Botswana University of Agriculture and Natural Resources
- Other names: BUAN
- Former names: Botswana College of Agriculture (BCA)
- Motto: Work and Prosper
- Type: Public
- Established: Act of Parliament of 2015
- Location: Botswana 24°35′29″S 25°56′29″E﻿ / ﻿24.5914°S 25.9415°E
- Campus: Content Farm, Sebele (12km north of Gaborone city centre), Botswana;
- Website: www.buan.ac.bw

= Botswana University of Agriculture and Natural Resources =

Agricultural university in Gaborone

Botswana University of Agriculture and Natural Resources (BUAN) formally known as Botswana College of Agriculture (BCA) is an agricultural and natural resources University located in Gaborone, Botswana.

== History ==
It was established by an act of the Parliament of Botswana, Act no. 12 of 2015 as a Parastatal under the Ministry of Agricultural Development and Food Security (MoA).

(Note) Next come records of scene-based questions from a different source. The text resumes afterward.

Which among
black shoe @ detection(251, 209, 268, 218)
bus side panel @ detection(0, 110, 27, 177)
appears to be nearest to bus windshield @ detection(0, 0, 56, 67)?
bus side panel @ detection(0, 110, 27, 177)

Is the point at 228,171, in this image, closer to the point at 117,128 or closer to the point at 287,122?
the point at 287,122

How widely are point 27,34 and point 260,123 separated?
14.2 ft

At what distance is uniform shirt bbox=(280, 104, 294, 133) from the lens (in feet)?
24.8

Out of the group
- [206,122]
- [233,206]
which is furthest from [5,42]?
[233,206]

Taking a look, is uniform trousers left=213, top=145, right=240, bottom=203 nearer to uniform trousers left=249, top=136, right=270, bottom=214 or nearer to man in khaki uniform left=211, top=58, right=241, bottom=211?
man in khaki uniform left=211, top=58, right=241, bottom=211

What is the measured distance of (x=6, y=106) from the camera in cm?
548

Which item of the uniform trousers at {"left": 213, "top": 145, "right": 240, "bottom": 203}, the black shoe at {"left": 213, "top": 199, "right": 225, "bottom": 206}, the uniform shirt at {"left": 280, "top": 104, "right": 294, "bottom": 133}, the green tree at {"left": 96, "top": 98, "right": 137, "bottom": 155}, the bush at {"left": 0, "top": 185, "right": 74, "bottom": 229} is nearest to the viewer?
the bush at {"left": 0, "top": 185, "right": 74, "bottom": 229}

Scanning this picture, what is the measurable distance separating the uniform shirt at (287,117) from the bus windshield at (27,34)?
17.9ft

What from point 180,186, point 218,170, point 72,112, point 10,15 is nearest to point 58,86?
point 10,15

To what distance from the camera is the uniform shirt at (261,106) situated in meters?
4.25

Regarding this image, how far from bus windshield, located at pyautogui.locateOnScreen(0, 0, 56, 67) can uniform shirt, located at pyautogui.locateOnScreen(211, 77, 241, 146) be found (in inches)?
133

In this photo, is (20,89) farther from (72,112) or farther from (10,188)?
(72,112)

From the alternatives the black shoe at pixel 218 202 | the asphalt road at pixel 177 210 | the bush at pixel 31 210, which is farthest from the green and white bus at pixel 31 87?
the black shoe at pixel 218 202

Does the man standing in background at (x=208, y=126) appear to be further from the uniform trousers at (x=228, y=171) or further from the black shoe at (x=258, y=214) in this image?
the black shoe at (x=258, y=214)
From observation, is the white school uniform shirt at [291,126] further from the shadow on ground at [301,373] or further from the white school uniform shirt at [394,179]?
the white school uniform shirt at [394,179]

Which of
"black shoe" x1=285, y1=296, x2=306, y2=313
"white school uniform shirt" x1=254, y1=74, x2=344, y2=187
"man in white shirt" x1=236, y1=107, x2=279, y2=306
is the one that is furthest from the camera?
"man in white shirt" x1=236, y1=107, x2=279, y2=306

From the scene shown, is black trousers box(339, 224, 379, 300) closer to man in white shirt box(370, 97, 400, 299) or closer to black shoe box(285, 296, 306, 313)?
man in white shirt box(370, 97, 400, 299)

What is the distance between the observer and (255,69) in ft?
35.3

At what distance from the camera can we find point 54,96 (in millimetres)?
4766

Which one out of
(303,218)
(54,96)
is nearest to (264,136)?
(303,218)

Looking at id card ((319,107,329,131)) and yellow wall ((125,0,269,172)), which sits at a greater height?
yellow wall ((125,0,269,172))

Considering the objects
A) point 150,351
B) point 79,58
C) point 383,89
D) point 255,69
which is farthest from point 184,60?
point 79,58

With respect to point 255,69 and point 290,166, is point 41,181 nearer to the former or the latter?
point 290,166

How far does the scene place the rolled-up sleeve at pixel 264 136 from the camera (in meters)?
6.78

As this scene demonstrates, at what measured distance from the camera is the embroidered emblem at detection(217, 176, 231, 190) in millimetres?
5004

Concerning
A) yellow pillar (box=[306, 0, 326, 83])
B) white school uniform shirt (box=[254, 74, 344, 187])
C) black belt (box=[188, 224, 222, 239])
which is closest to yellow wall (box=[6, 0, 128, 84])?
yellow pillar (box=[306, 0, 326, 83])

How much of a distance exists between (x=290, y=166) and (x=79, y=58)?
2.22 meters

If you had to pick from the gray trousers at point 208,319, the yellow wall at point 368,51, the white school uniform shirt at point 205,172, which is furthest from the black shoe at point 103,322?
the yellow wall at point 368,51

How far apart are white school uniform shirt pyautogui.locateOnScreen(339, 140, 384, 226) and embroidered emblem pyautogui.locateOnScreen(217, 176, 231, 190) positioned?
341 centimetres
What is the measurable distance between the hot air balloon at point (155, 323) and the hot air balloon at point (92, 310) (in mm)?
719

The process of transformation was inaugurated when the, then Ministry of Agriculture announced the Government's decision at a ceremony at the Sebele campus on the 12th of November 2013. On the 1st of February 2016, BUAN became a university through the commencement of the Act of Parliament 12 of 2015 as a Parastatal under the Ministry of Agricultural Development and Food Security (MoA).

== Meat Industry Training Institute ==
The Meat Industry Training Institute (MITI) was established in 1984 through an agreement between Food and Agriculture Organisation (FAO), Rome (working in conjunction with the government of Denmark) and the government of Botswana. At that point it was called the Regional Training Centre for Meat Inspectors and Meat Technologists in Africa. The centre was handed to the government of Botswana and managed by the Department of Veterinary Services of the Ministry of Agriculture and it was renamed Meat Inspection Training Centre (MITC). On 1 April 2012, the Institution was taken over by Botswana College of Agriculture (BCA) now BUAN. The centre offers a Certificate programme in Meat Inspection and is based in the Southern part of Botswana in a town called Lobatse.

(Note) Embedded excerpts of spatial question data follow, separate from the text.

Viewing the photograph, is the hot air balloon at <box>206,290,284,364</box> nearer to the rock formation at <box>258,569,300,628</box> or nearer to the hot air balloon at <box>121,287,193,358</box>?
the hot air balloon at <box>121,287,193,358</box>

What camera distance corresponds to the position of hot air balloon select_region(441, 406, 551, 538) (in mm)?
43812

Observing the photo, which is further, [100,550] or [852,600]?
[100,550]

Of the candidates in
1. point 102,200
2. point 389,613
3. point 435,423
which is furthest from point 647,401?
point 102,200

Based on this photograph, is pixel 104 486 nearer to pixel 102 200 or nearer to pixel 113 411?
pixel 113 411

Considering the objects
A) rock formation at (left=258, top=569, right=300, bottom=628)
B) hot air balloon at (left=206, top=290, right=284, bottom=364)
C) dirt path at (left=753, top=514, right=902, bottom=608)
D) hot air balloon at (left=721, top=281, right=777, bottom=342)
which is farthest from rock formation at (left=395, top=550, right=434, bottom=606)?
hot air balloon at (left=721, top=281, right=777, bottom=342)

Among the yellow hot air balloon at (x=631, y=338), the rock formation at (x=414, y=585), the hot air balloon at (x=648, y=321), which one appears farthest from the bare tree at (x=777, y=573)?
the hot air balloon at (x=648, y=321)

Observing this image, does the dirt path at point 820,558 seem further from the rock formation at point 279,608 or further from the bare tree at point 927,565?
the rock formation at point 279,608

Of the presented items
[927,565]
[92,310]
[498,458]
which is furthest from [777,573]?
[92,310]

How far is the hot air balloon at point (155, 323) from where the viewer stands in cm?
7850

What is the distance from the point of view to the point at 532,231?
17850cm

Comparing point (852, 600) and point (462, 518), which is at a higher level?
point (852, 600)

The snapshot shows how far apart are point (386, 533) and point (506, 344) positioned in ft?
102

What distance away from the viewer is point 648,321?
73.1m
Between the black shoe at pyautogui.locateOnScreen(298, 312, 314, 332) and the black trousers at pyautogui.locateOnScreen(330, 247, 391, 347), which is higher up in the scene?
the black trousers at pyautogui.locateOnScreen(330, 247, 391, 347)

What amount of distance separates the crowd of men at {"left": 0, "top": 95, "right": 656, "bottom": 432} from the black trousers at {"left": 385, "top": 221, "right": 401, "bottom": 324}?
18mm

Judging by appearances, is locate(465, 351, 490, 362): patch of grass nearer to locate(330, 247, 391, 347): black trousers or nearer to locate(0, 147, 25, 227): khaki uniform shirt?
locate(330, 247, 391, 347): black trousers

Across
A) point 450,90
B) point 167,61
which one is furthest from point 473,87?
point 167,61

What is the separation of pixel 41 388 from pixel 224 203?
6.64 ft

== Centre for In-service and Continuing Education==

The Centre for In-service and Continuing Education (CICE) was opened in 1995 to extend BCA's mandate through provision of quality in-service and continuing education in agriculture and natural resources. The Centre designs, develops and delivers training Botswana Qualification Authority (BQA) accredited that are market driven.